Simon Scarrow does an excellent job in generating an insider’s view of life in a Roman Legion. It feels real and immediate, even if it also sometimes feels like British Squaddies kitted-out with shields and short swords.
This a simple but exciting tale, told at just the right pace, in clear, straight forward language. The kind of language you might imagine the Legionaries themselves using.
We see the Legion from the point of view of the fictional Macro, a life-long legionary, recently promoted to Centurion; Cato, a young, well-educated, slave from the Imperial Palace, raised with to appreciate poetry and plays and now sent to the legions as a condition of being granted his freedom; and through the eyes of three real-life characters, Vespasian, the Legate commanding the Second Legion, his wife Flavia and Vitellius a Tribune under Vespasian’s command. The book is set in AD43, when Claudius was planning the invasion of Britain, twenty-six years before both Vitellius and Vespasian would be declared Emperor in “The Year Of The Four Emperors”.
We see the Legion in action as a garrison in Germany and follow it as it becomes part of the invasion force and presses on to meet the Britons. Along the way, Cato learns to become an Optio (second in command to the Centurion, roughly equivalent to a Lieutenant) a rank he does not have the experience for, and we have the fun of learning alongside him.

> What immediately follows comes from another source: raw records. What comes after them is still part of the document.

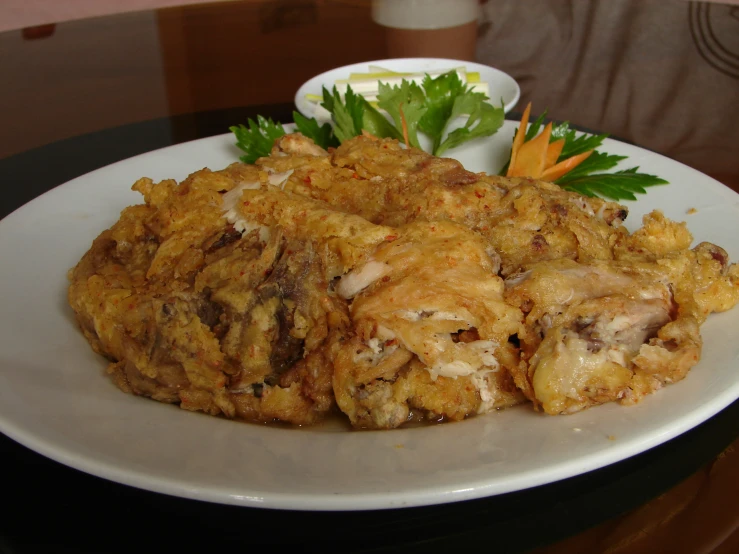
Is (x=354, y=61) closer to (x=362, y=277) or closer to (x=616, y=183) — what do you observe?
(x=616, y=183)

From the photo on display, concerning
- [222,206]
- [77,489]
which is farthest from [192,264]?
[77,489]

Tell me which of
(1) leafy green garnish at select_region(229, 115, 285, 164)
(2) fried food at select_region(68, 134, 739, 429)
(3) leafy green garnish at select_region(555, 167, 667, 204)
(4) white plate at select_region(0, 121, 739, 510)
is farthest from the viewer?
(1) leafy green garnish at select_region(229, 115, 285, 164)

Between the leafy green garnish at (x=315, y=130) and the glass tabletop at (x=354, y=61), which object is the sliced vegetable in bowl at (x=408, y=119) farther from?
the glass tabletop at (x=354, y=61)

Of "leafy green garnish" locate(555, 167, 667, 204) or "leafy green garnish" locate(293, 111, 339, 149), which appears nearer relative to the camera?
"leafy green garnish" locate(555, 167, 667, 204)

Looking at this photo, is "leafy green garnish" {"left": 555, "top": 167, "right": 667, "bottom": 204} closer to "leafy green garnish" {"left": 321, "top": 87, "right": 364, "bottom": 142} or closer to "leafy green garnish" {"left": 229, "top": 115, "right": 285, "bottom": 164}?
"leafy green garnish" {"left": 321, "top": 87, "right": 364, "bottom": 142}

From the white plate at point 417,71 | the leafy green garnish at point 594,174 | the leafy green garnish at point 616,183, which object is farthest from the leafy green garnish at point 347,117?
the leafy green garnish at point 616,183

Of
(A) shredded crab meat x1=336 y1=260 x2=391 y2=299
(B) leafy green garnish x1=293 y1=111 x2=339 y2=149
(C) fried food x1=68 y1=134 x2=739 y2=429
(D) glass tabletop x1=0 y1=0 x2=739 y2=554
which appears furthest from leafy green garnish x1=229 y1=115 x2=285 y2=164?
(A) shredded crab meat x1=336 y1=260 x2=391 y2=299

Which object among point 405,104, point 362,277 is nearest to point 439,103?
point 405,104
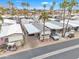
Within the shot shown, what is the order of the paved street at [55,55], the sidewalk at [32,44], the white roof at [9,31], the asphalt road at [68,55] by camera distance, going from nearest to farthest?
the asphalt road at [68,55]
the paved street at [55,55]
the sidewalk at [32,44]
the white roof at [9,31]

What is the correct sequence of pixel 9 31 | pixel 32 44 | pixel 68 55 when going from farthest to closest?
pixel 9 31
pixel 32 44
pixel 68 55

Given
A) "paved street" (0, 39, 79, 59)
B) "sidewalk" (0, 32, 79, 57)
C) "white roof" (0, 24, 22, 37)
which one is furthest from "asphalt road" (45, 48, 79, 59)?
"white roof" (0, 24, 22, 37)

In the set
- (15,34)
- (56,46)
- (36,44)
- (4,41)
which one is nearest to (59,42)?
(56,46)

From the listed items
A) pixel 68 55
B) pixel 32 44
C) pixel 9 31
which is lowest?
pixel 68 55

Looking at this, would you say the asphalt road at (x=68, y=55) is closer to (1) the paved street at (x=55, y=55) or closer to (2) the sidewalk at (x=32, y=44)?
(1) the paved street at (x=55, y=55)

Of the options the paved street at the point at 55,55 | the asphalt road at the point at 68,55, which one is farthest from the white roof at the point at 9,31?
the asphalt road at the point at 68,55

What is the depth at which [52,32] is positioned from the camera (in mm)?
39406

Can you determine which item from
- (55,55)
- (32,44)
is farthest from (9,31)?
(55,55)

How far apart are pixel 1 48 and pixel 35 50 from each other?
7.83 m

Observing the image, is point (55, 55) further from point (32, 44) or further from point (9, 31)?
point (9, 31)

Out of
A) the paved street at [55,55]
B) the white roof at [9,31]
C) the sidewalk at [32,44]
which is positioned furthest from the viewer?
the white roof at [9,31]

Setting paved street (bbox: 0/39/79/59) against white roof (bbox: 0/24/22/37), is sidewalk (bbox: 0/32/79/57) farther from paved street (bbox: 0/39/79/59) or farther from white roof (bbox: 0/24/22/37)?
white roof (bbox: 0/24/22/37)

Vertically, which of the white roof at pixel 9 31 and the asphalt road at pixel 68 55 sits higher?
the white roof at pixel 9 31

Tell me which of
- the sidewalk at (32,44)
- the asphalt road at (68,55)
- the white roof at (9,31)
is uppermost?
the white roof at (9,31)
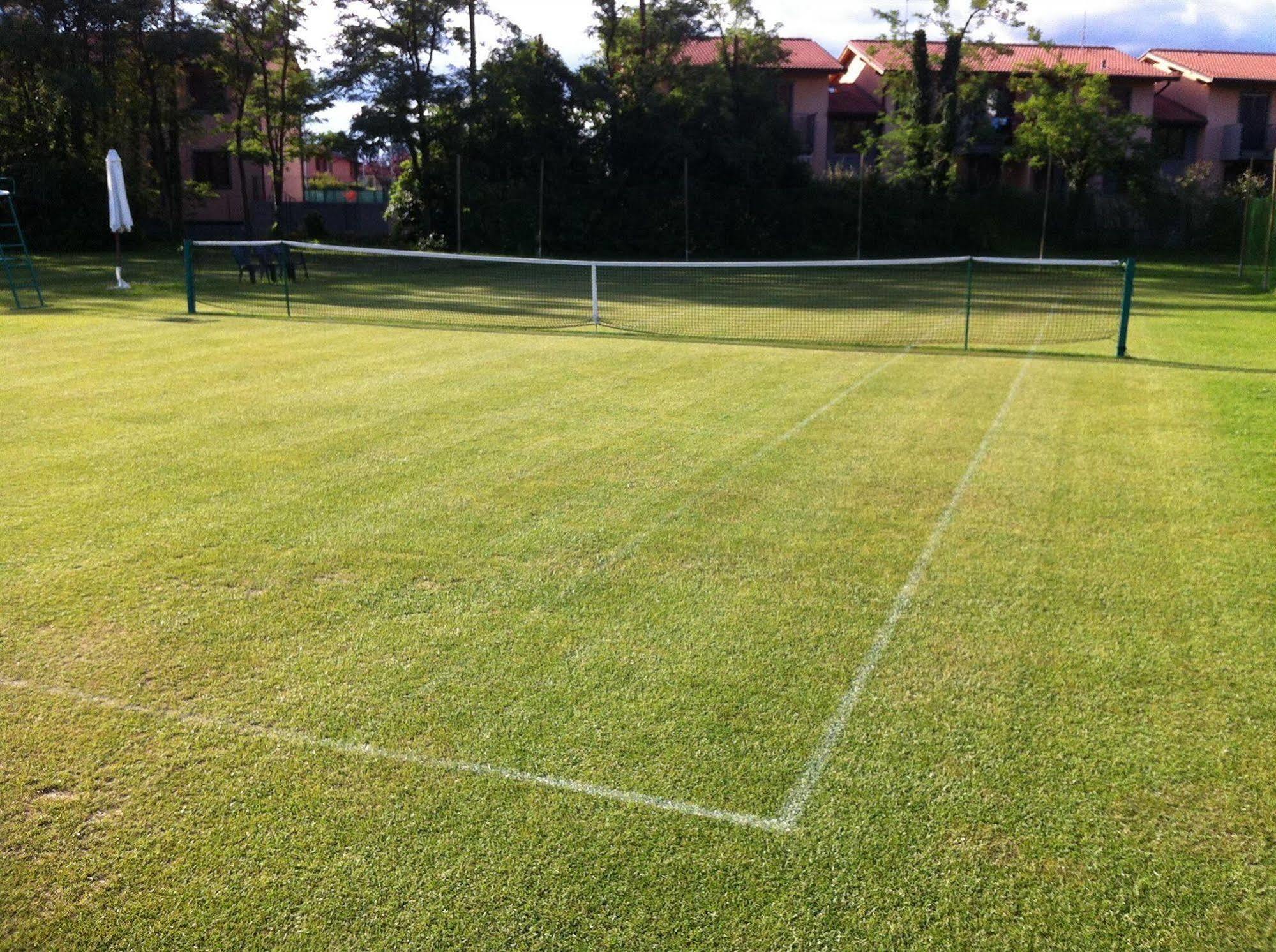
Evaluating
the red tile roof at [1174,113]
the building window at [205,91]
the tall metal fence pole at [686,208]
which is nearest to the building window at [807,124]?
the tall metal fence pole at [686,208]

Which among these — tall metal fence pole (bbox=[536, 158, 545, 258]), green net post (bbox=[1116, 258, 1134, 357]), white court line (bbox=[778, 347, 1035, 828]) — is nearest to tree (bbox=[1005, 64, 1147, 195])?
tall metal fence pole (bbox=[536, 158, 545, 258])

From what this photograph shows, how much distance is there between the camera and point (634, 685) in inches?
164

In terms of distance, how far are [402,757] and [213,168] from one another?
4940 centimetres

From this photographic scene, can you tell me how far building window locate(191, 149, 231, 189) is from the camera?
4638 cm

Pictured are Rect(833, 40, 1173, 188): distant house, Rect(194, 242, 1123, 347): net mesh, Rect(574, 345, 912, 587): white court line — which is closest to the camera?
Rect(574, 345, 912, 587): white court line

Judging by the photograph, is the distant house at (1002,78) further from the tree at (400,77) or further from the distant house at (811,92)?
the tree at (400,77)

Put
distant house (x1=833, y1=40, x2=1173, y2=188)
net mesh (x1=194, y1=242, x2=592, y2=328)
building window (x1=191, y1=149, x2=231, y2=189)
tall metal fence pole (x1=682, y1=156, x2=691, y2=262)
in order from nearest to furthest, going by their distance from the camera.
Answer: net mesh (x1=194, y1=242, x2=592, y2=328) < tall metal fence pole (x1=682, y1=156, x2=691, y2=262) < distant house (x1=833, y1=40, x2=1173, y2=188) < building window (x1=191, y1=149, x2=231, y2=189)

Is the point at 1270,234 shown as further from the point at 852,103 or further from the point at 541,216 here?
the point at 852,103

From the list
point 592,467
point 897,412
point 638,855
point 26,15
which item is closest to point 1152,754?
point 638,855

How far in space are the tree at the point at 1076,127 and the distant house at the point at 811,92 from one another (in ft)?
32.5

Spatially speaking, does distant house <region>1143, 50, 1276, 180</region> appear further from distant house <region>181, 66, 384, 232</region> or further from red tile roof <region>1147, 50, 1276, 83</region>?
distant house <region>181, 66, 384, 232</region>

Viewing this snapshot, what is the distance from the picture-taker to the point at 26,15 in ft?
113

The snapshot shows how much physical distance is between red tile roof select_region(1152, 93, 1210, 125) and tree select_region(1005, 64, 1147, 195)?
11143 millimetres

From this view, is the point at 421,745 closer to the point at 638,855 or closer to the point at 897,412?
the point at 638,855
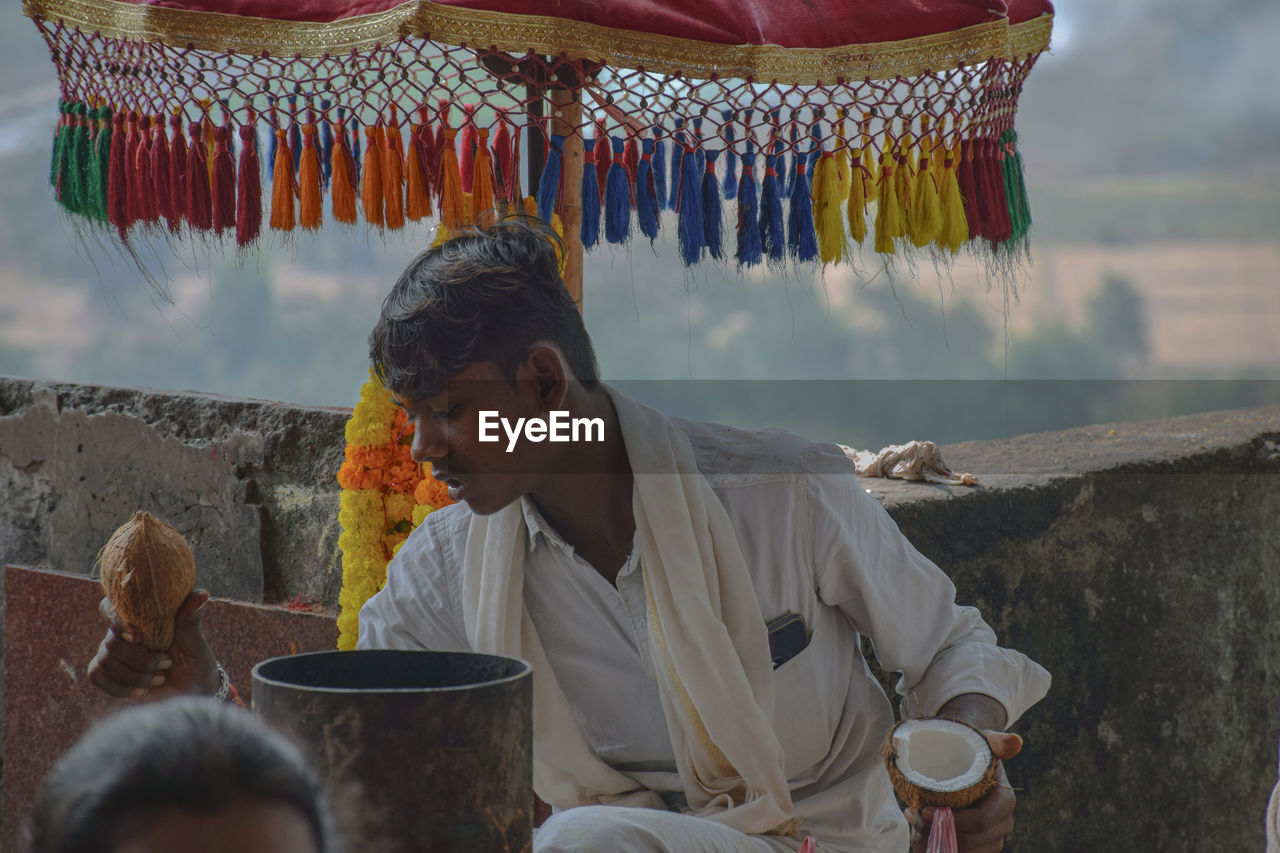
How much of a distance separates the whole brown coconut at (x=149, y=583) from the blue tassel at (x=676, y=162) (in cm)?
91

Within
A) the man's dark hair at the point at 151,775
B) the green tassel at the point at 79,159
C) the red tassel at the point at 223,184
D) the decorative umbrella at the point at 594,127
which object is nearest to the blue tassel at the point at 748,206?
the decorative umbrella at the point at 594,127

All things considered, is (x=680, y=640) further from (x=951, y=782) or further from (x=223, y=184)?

In addition to real historical events, the plot is driven by a political intrigue, centred around a chest of treasure, that Julius Caesar was forced to abandon as he retreated from Britain a hundred years earlier. It is brought to life by battle scenes that are vivid, physical, blood-soaked and just frequent enough to keep up the tension.
This is a fine start to a march through a particularly turbulent period of Roman history. David Thorpe’s narration is easy on the ear, turning the inside of my head into a cinema screen and letting me sit back and enjoy the fun.
I’m looking forward to the rest of this series. I’ll reach for it whenever I need a relaxing entertainment, spiced with military action and little political intrigue.